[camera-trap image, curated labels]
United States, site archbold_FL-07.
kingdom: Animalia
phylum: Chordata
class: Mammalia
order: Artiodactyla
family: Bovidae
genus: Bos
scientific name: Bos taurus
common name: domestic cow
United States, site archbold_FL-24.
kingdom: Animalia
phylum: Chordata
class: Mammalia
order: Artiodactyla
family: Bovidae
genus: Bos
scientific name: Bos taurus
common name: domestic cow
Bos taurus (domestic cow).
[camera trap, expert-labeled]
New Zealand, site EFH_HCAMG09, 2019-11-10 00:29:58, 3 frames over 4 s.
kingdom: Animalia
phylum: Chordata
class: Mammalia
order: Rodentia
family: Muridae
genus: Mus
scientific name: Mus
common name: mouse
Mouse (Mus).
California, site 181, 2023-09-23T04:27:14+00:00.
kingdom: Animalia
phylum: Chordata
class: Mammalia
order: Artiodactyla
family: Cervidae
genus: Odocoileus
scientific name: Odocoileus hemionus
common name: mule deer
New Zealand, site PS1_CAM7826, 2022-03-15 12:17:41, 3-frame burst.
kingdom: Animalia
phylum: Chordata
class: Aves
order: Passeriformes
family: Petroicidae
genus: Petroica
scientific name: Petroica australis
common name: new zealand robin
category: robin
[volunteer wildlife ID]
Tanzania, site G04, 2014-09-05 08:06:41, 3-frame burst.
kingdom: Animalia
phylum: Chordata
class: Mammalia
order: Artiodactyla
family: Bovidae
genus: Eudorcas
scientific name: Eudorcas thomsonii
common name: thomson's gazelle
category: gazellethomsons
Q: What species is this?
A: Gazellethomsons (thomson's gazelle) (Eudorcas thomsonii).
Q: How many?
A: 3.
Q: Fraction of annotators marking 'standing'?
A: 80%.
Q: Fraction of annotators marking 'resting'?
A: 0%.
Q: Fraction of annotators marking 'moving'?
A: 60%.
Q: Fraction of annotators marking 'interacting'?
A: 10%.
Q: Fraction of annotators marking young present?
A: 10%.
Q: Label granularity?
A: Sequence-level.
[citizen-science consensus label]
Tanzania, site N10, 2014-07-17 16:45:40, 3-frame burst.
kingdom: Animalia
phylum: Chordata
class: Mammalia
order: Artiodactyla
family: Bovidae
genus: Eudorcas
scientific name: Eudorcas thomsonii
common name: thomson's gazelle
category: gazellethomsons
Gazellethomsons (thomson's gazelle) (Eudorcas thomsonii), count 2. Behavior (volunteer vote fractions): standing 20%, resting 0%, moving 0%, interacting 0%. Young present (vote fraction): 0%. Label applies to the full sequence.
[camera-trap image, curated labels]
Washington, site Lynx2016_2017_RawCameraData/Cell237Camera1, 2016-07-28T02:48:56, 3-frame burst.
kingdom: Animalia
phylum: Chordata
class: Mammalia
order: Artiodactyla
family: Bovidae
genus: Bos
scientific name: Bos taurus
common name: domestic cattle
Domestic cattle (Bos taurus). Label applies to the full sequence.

* [THE PROBLEM]:
Could you restate every entry above word for word?

* [ANSWER SECTION]:
[camera-trap image, curated labels]
United States, site archbold_FL-07.
kingdom: Animalia
phylum: Chordata
class: Mammalia
order: Artiodactyla
family: Bovidae
genus: Bos
scientific name: Bos taurus
common name: domestic cow
United States, site archbold_FL-24.
kingdom: Animalia
phylum: Chordata
class: Mammalia
order: Artiodactyla
family: Bovidae
genus: Bos
scientific name: Bos taurus
common name: domestic cow
Bos taurus (domestic cow).
[camera trap, expert-labeled]
New Zealand, site EFH_HCAMG09, 2019-11-10 00:29:58, 3 frames over 4 s.
kingdom: Animalia
phylum: Chordata
class: Mammalia
order: Rodentia
family: Muridae
genus: Mus
scientific name: Mus
common name: mouse
Mouse (Mus).
California, site 181, 2023-09-23T04:27:14+00:00.
kingdom: Animalia
phylum: Chordata
class: Mammalia
order: Artiodactyla
family: Cervidae
genus: Odocoileus
scientific name: Odocoileus hemionus
common name: mule deer
New Zealand, site PS1_CAM7826, 2022-03-15 12:17:41, 3-frame burst.
kingdom: Animalia
phylum: Chordata
class: Aves
order: Passeriformes
family: Petroicidae
genus: Petroica
scientific name: Petroica australis
common name: new zealand robin
category: robin
[volunteer wildlife ID]
Tanzania, site G04, 2014-09-05 08:06:41, 3-frame burst.
kingdom: Animalia
phylum: Chordata
class: Mammalia
order: Artiodactyla
family: Bovidae
genus: Eudorcas
scientific name: Eudorcas thomsonii
common name: thomson's gazelle
category: gazellethomsons
Q: What species is this?
A: Gazellethomsons (thomson's gazelle) (Eudorcas thomsonii).
Q: How many?
A: 3.
Q: Fraction of annotators marking 'standing'?
A: 80%.
Q: Fraction of annotators marking 'resting'?
A: 0%.
Q: Fraction of annotators marking 'moving'?
A: 60%.
Q: Fraction of annotators marking 'interacting'?
A: 10%.
Q: Fraction of annotators marking young present?
A: 10%.
Q: Label granularity?
A: Sequence-level.
[citizen-science consensus label]
Tanzania, site N10, 2014-07-17 16:45:40, 3-frame burst.
kingdom: Animalia
phylum: Chordata
class: Mammalia
order: Artiodactyla
family: Bovidae
genus: Eudorcas
scientific name: Eudorcas thomsonii
common name: thomson's gazelle
category: gazellethomsons
Gazellethomsons (thomson's gazelle) (Eudorcas thomsonii), count 2. Behavior (volunteer vote fractions): standing 20%, resting 0%, moving 0%, interacting 0%. Young present (vote fraction): 0%. Label applies to the full sequence.
[camera-trap image, curated labels]
Washington, site Lynx2016_2017_RawCameraData/Cell237Camera1, 2016-07-28T02:48:56, 3-frame burst.
kingdom: Animalia
phylum: Chordata
class: Mammalia
order: Artiodactyla
family: Bovidae
genus: Bos
scientific name: Bos taurus
common name: domestic cattle
Domestic cattle (Bos taurus). Label applies to the full sequence.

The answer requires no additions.